Extracted text
Many in the opposition have also called for the referendum to be postponed so the lengthy draft, which contains more than 230 articles, can be explained to a population of 82 million, at least 30% of which are illiterate.
Mohamed ElBaradei, an opposition leader and Nobel Peace Prize laureate, issued a statement urging Morsi to cancel the referendum, reach out to a diverse society and fix Egypt’s severe economic problems.
“I'm speaking on behalf of the people living in slums, who can't find food. They don't have water or even sanitized plumbing,” ElBaradei said. “They don't want to hear about [a] constitution. They care about having a place to live, finding a job, having health insurance and [caring for] their kids.”
He added: “This is about the failed politics of this country, and this constitution is a part of them.... We reject it because it is void because it does not represent us.”

Information given

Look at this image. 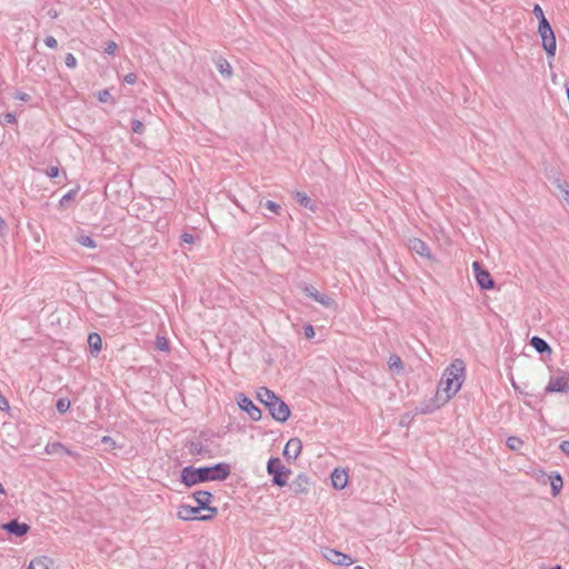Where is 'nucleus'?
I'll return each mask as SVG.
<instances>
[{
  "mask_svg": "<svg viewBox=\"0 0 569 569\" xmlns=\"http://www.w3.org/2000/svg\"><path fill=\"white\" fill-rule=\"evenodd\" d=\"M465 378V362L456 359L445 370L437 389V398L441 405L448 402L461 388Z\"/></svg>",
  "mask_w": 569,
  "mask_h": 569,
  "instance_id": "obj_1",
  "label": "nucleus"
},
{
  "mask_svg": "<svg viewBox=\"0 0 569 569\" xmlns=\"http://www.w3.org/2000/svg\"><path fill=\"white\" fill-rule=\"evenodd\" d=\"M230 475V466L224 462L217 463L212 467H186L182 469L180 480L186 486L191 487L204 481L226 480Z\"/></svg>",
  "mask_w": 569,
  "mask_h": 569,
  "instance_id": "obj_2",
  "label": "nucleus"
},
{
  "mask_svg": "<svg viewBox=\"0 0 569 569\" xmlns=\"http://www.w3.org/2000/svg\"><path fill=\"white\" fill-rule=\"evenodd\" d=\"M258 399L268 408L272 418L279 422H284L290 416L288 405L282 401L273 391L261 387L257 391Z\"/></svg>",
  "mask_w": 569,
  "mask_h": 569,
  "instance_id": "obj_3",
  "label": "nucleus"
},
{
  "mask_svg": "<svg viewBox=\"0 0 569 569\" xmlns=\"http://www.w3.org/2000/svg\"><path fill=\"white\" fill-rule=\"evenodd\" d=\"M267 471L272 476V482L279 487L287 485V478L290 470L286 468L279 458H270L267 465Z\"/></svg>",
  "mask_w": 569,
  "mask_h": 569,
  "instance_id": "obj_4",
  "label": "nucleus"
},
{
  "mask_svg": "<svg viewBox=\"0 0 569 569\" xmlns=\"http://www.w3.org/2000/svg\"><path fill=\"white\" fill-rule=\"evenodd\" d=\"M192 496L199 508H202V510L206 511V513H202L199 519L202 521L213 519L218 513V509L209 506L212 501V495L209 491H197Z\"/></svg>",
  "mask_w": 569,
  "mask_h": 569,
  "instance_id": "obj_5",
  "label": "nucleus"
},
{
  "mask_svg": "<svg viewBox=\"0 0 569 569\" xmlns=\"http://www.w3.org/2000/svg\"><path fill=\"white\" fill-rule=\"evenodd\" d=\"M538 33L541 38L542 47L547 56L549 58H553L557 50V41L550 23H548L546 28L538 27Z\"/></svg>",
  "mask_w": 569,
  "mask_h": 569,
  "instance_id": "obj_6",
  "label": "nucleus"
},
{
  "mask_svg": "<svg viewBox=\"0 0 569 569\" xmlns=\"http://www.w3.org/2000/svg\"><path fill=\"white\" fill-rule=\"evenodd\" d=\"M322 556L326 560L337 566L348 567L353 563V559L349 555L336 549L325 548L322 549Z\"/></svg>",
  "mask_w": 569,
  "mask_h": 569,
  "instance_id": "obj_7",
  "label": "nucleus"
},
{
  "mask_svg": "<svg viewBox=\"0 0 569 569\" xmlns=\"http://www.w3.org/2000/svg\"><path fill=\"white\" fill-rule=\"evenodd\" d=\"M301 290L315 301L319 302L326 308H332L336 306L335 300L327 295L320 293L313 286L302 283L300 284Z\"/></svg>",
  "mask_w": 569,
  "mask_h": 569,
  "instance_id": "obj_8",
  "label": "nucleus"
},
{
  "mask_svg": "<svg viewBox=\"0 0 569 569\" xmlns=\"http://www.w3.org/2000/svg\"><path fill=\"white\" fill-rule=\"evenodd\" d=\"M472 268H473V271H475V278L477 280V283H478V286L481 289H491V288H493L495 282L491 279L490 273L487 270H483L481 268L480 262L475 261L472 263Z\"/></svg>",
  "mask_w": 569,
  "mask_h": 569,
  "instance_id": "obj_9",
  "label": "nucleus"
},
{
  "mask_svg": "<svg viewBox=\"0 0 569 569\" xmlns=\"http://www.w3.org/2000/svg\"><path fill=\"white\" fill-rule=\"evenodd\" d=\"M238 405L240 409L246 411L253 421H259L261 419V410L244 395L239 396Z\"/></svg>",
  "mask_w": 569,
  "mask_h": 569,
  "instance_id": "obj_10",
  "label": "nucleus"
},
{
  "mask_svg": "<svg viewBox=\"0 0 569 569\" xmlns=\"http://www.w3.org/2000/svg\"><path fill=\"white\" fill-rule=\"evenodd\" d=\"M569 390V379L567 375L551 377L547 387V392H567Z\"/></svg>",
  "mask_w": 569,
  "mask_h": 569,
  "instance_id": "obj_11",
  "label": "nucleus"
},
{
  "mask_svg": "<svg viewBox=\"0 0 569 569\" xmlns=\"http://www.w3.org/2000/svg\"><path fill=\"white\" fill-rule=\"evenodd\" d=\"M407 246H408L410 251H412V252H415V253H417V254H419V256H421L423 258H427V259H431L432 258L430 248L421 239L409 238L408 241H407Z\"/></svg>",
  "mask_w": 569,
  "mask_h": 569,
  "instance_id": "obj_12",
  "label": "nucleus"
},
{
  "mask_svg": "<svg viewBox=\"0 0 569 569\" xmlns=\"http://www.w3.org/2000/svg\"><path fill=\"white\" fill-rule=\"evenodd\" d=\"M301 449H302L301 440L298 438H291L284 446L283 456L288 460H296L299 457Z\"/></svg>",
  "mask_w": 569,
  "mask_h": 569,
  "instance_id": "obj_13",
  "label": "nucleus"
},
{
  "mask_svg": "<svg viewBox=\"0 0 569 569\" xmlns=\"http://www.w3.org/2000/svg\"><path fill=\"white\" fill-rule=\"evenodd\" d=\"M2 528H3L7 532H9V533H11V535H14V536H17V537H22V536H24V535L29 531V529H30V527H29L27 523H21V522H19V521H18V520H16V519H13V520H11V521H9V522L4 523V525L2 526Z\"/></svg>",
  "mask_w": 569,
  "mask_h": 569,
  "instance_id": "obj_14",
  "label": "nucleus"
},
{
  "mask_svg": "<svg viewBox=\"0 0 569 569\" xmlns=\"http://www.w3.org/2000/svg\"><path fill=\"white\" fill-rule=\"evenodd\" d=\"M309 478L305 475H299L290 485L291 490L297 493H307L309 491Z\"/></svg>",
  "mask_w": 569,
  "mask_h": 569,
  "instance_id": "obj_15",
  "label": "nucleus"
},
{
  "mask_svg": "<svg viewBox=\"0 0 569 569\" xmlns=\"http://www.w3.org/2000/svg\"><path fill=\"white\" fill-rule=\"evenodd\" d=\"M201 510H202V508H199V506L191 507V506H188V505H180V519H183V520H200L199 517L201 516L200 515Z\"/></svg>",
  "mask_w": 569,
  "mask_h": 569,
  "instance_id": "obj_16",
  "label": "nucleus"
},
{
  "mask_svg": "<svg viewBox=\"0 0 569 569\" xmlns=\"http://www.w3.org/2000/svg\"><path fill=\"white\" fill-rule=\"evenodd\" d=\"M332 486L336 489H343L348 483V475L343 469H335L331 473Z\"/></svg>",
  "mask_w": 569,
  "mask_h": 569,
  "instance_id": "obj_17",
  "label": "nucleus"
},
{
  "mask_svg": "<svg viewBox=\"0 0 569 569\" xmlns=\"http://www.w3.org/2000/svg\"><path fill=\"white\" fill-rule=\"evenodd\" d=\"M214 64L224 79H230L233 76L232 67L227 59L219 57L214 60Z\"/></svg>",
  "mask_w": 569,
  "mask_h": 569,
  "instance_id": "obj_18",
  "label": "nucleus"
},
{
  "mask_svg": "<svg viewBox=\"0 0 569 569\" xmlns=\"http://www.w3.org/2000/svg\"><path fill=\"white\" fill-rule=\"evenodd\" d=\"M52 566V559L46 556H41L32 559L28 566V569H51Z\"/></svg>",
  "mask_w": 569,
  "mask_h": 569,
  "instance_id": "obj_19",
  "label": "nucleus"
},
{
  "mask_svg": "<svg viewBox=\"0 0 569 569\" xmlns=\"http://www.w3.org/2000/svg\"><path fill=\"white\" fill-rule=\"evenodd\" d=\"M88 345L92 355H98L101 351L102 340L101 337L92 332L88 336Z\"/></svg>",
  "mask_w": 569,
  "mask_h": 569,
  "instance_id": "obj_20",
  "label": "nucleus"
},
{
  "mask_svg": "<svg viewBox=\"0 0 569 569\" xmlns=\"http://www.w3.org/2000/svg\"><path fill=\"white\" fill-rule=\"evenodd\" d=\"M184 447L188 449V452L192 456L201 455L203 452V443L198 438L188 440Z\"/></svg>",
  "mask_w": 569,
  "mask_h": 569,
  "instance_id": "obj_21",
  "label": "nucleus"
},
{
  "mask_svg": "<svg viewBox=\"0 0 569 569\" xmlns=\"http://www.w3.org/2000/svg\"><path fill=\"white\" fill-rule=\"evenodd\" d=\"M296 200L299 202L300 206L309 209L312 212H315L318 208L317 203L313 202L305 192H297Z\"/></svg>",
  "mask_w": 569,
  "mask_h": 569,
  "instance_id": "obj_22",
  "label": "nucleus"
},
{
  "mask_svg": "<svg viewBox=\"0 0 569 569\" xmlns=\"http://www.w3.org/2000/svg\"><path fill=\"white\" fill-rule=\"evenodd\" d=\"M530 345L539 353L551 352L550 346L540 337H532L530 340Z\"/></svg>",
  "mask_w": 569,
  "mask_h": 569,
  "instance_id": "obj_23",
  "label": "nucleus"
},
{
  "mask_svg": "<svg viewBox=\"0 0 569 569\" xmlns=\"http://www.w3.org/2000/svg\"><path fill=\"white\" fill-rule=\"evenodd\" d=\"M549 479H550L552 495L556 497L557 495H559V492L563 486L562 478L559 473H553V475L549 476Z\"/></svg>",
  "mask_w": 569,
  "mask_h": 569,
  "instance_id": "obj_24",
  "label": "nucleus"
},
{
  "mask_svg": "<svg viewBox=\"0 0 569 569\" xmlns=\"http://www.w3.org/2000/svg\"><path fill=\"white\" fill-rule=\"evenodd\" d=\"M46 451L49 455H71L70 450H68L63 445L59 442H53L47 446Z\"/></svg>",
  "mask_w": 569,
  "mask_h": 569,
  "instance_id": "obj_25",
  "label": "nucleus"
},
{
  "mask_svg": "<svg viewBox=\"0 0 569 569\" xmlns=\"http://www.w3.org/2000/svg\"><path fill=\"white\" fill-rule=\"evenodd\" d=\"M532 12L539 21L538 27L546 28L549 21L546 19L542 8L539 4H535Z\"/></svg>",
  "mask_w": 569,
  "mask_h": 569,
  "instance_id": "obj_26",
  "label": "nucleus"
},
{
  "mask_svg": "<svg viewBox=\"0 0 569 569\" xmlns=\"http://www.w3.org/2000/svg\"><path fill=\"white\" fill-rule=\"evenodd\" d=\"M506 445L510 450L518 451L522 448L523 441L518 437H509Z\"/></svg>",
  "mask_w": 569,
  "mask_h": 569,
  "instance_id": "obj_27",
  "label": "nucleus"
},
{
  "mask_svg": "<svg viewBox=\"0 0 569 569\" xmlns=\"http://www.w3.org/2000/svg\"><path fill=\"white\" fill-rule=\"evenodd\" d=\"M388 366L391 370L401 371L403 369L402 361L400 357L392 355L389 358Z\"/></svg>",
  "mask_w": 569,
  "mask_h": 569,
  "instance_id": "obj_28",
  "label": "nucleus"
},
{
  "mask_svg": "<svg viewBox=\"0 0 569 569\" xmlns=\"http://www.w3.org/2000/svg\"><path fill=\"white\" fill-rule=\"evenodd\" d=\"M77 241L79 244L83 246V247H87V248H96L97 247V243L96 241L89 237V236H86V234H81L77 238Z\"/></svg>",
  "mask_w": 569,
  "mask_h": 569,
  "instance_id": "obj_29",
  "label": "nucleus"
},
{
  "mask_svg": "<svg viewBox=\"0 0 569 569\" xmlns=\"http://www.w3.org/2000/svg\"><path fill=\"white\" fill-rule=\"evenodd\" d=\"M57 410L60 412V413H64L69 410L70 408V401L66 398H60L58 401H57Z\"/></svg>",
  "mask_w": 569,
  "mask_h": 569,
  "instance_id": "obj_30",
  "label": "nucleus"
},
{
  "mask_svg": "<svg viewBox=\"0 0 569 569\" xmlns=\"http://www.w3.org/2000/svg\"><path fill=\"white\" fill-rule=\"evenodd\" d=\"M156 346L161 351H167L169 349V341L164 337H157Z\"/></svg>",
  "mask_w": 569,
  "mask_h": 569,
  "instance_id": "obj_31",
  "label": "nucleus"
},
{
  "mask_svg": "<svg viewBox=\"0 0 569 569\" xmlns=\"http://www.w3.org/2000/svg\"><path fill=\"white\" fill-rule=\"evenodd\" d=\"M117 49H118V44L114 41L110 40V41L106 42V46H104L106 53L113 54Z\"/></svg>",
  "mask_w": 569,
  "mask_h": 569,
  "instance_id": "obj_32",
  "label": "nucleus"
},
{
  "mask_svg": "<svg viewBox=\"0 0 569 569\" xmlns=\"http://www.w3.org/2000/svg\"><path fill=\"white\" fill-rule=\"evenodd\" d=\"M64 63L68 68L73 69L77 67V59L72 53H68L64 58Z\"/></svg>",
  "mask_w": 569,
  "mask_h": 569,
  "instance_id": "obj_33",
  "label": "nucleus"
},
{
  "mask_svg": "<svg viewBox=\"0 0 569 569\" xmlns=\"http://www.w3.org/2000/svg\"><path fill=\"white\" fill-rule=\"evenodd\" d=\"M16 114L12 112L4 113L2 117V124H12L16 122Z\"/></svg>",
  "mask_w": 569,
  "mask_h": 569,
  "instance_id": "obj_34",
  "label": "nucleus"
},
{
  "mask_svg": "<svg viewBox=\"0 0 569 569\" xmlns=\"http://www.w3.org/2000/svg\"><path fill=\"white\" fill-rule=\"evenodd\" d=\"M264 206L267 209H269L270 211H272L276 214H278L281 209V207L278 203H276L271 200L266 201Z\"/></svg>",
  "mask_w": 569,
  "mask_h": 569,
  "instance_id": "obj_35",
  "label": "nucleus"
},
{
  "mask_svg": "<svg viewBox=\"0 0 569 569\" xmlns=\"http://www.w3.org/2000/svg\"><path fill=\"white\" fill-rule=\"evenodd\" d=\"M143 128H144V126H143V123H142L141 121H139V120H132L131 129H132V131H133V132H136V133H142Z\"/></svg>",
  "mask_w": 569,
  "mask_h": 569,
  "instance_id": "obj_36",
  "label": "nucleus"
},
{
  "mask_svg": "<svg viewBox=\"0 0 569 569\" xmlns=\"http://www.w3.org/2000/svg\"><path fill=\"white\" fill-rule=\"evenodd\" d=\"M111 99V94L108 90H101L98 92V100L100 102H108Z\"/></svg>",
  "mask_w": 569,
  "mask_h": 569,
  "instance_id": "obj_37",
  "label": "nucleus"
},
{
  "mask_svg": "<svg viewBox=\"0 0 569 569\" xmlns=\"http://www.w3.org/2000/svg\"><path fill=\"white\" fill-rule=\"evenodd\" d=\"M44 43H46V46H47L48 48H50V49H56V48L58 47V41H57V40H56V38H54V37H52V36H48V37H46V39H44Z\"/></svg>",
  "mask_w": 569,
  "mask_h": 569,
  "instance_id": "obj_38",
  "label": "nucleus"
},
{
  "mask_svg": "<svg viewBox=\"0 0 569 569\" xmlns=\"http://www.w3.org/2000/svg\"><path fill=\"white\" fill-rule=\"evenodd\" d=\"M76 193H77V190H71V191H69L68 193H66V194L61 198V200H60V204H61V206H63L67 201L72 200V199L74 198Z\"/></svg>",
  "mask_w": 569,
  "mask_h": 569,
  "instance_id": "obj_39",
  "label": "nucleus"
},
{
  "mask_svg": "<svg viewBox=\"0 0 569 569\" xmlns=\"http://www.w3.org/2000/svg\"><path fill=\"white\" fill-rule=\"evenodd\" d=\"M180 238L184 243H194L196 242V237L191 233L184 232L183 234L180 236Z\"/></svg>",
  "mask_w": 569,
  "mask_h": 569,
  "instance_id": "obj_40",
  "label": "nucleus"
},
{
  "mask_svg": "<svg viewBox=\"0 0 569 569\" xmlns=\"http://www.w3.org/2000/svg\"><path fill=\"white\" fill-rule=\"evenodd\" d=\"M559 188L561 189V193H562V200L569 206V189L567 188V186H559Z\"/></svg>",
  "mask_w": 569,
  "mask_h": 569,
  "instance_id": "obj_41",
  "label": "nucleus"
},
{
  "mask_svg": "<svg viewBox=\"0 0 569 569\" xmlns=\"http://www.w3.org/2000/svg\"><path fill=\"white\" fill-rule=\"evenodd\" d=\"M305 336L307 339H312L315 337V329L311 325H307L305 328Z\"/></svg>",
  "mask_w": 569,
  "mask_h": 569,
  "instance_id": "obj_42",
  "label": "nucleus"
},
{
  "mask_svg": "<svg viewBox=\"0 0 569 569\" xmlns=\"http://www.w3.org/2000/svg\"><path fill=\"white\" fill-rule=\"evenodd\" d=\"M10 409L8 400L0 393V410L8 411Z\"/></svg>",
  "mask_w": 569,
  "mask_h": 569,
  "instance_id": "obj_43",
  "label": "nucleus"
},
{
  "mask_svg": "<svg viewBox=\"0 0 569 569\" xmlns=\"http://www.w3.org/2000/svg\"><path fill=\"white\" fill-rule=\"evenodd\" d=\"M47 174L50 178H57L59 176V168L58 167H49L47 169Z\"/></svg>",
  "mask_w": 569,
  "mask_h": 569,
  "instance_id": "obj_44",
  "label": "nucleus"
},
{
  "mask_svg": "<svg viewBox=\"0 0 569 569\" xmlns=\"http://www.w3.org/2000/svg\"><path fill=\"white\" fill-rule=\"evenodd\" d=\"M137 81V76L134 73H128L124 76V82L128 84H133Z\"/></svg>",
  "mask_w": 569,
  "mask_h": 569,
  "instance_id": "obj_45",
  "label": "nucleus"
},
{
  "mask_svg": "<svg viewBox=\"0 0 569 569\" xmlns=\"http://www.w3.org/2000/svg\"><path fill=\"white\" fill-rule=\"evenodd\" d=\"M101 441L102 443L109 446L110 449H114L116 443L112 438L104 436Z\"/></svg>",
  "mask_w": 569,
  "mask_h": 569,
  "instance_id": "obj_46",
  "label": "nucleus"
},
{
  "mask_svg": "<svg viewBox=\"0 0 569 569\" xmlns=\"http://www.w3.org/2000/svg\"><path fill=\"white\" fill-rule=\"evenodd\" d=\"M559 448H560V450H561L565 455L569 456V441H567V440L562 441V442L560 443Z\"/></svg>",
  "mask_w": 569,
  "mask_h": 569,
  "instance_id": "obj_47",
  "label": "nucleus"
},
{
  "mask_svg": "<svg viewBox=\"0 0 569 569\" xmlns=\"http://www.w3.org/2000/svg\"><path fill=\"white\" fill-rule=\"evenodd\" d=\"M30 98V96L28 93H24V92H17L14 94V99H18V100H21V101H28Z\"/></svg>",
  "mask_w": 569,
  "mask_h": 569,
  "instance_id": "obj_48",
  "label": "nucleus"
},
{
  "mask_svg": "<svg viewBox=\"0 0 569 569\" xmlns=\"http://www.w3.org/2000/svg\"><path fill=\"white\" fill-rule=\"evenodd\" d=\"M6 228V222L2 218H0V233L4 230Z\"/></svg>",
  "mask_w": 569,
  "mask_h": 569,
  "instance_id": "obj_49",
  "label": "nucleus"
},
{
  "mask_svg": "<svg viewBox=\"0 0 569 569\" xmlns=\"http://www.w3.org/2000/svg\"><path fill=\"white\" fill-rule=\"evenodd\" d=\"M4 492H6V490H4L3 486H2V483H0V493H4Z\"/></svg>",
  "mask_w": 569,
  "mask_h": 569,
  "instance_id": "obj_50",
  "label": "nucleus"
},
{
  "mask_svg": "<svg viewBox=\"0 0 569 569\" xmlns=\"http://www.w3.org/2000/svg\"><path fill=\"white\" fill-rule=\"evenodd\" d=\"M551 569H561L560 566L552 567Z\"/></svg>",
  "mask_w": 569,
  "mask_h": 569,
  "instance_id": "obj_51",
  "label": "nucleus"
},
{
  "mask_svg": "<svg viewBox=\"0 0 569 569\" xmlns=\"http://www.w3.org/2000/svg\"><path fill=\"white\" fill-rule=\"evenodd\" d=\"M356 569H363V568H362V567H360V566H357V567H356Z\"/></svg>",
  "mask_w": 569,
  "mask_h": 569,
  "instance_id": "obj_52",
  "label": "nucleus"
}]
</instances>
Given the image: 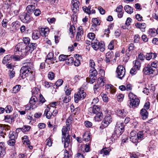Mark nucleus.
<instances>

Work required
Copy the passage on Egypt's constitutional referendum from "Many in the" up to and including "severe economic problems.". You won't need the listing for this.

Written solution
Many in the opposition have also called for the referendum to be postponed so the lengthy draft, which contains more than 230 articles, can be explained to a population of 82 million, at least 30% of which are illiterate.
Mohamed ElBaradei, an opposition leader and Nobel Peace Prize laureate, issued a statement urging Morsi to cancel the referendum, reach out to a diverse society and fix Egypt’s severe economic problems.